Всю хозяйственную деятельность взвалил на себя Василь Василич. Этот как никто умело мог распределять дела всем помногу и никому не в обиду. Работа на Москве привычно закипела.
Великий князь в ней участия не принимал, сразу занявшись формированием полков для ответного удара. Олгерду, конечно, после такого разгрома ответить было нечем, а вот тверичей и смолян (особенно почему-то рассвирепел на смолян) решил отдарить сразу же. На попытку Бобра отговорить его от этих (по его мнению) мелочей, Дмитрий, упрямо уставившись в пол и прикусив губу, промычал:
- Не-ет! Я им, бл...м, яйца прищемлю! Особенно Святославу, суке рыжей!
Бобер понял: не отговоришь. Да и не надо! К необходимости ответного удара по Твери и Смоленску склонялись все бояре, начиная с Василь Василича. Нужны были средства для восстановления, а внутри княжества их не было. Бобер тоже это понимал, но участвовать, разумеется, не собирался и решил обратиться к повседневным своим делам: окскому рубежу, Серпухову, новой организации войска.
В самые первые суматошные дни после ухода литвин, пока не вернулась Люба, он сумел-таки исчезнуть ненадолго с глаз своего окружения и смотаться в Балашиху. Усадьба осталась цела, хотя и ограблена вчистую: в сараях ни курицы, в доме ни тряпки. Впрочем, все село было цело, и в некоторых дворах уже копошились возвратившиеся хозяева.

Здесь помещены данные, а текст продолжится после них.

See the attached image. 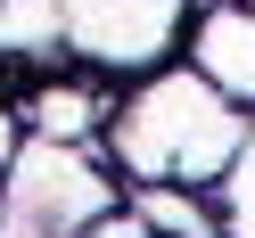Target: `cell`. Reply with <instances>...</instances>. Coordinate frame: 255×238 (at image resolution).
<instances>
[{"label":"cell","instance_id":"52a82bcc","mask_svg":"<svg viewBox=\"0 0 255 238\" xmlns=\"http://www.w3.org/2000/svg\"><path fill=\"white\" fill-rule=\"evenodd\" d=\"M17 140H25V123H17V107L0 99V172H8V156H17Z\"/></svg>","mask_w":255,"mask_h":238},{"label":"cell","instance_id":"ba28073f","mask_svg":"<svg viewBox=\"0 0 255 238\" xmlns=\"http://www.w3.org/2000/svg\"><path fill=\"white\" fill-rule=\"evenodd\" d=\"M247 8H255V0H247Z\"/></svg>","mask_w":255,"mask_h":238},{"label":"cell","instance_id":"3957f363","mask_svg":"<svg viewBox=\"0 0 255 238\" xmlns=\"http://www.w3.org/2000/svg\"><path fill=\"white\" fill-rule=\"evenodd\" d=\"M116 90L124 82H107V74H91V66H41V74H17V82L0 90V99L17 107V123H25V140H58V148H99V132H107V115H116Z\"/></svg>","mask_w":255,"mask_h":238},{"label":"cell","instance_id":"277c9868","mask_svg":"<svg viewBox=\"0 0 255 238\" xmlns=\"http://www.w3.org/2000/svg\"><path fill=\"white\" fill-rule=\"evenodd\" d=\"M181 66H198L231 107L255 115V8L247 0H198L181 25Z\"/></svg>","mask_w":255,"mask_h":238},{"label":"cell","instance_id":"6da1fadb","mask_svg":"<svg viewBox=\"0 0 255 238\" xmlns=\"http://www.w3.org/2000/svg\"><path fill=\"white\" fill-rule=\"evenodd\" d=\"M247 107H231L198 66L165 58V66L132 74L116 90V115L99 132V156L116 164L124 189H214L231 156L247 148Z\"/></svg>","mask_w":255,"mask_h":238},{"label":"cell","instance_id":"7a4b0ae2","mask_svg":"<svg viewBox=\"0 0 255 238\" xmlns=\"http://www.w3.org/2000/svg\"><path fill=\"white\" fill-rule=\"evenodd\" d=\"M50 8H58V41L74 66L132 82V74L181 58V25L198 0H50Z\"/></svg>","mask_w":255,"mask_h":238},{"label":"cell","instance_id":"5b68a950","mask_svg":"<svg viewBox=\"0 0 255 238\" xmlns=\"http://www.w3.org/2000/svg\"><path fill=\"white\" fill-rule=\"evenodd\" d=\"M124 214L148 238H222L214 189H124Z\"/></svg>","mask_w":255,"mask_h":238},{"label":"cell","instance_id":"8992f818","mask_svg":"<svg viewBox=\"0 0 255 238\" xmlns=\"http://www.w3.org/2000/svg\"><path fill=\"white\" fill-rule=\"evenodd\" d=\"M214 214H222V238H255V123H247V148L231 156V172L214 181Z\"/></svg>","mask_w":255,"mask_h":238}]
</instances>
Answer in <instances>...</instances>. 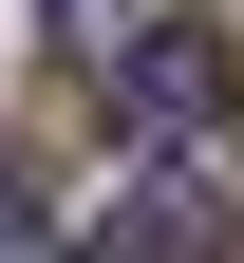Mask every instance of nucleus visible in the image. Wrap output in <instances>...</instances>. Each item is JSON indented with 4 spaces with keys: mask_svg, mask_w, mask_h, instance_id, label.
Masks as SVG:
<instances>
[{
    "mask_svg": "<svg viewBox=\"0 0 244 263\" xmlns=\"http://www.w3.org/2000/svg\"><path fill=\"white\" fill-rule=\"evenodd\" d=\"M0 263H76V245L38 226V188H0Z\"/></svg>",
    "mask_w": 244,
    "mask_h": 263,
    "instance_id": "nucleus-3",
    "label": "nucleus"
},
{
    "mask_svg": "<svg viewBox=\"0 0 244 263\" xmlns=\"http://www.w3.org/2000/svg\"><path fill=\"white\" fill-rule=\"evenodd\" d=\"M113 94H132V132H207V113H226V38H207V19H169V38L113 57Z\"/></svg>",
    "mask_w": 244,
    "mask_h": 263,
    "instance_id": "nucleus-1",
    "label": "nucleus"
},
{
    "mask_svg": "<svg viewBox=\"0 0 244 263\" xmlns=\"http://www.w3.org/2000/svg\"><path fill=\"white\" fill-rule=\"evenodd\" d=\"M94 263H226V207H207L188 170H151L113 226H94Z\"/></svg>",
    "mask_w": 244,
    "mask_h": 263,
    "instance_id": "nucleus-2",
    "label": "nucleus"
}]
</instances>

Дмитрий нашел мужичишку пошустрей, спросил, знает ли он этого дома хозяйку, а когда тот сказал, что знает, и начал хвалить, сыпанул ему горсть денег, так что тот онемел и выпучил глаза, и попросил за домом присмотреть, чтобы не разломали и не сожгли. А хозяйка, как вернется, пусть даст знать.
- Дыть кому ж?! - мужик подобострастно заглядывал в глаза.
- Ты ей лицо мое опиши - она поймет.
- Да, мил человек, личность у тя... Что усищи, что глазищи - ни с кем не спутаешь!
* * *
Данило Феофаныч, не доехавший до Переяславля и командовавший во время нашествия своими подопечными из Дмитрова, вернулся в Москву вместе с князевой родней. Как бы во главе этого домашнего табора. На пиру, устроенном Великим князем при встрече, он демонстративно уселся рядом с Бобром и подчеркнуто у него одного очень подробно и обстоятельно повыспросил все подробности осады, из первых рук, так сказать. Настроение у него, в противоположность другим приехавшим, было очень приподнятое, боевое, он оценивал случившееся ни в коем случае не как поражение, а почти как победу, а если уж говорить о его дипломатии, то как полную победу. То, что удалось всерьез (и как он надеялся - надолго) столкнуть лбами Литву и Орден, давало возможность управиться со многими внутренними делами и попытаться сделать главное из них: окончательно прищемить хвост Мишке Тверскому, без чего невозможно было решать никакие внешние дела, ни государственные, ни церковные.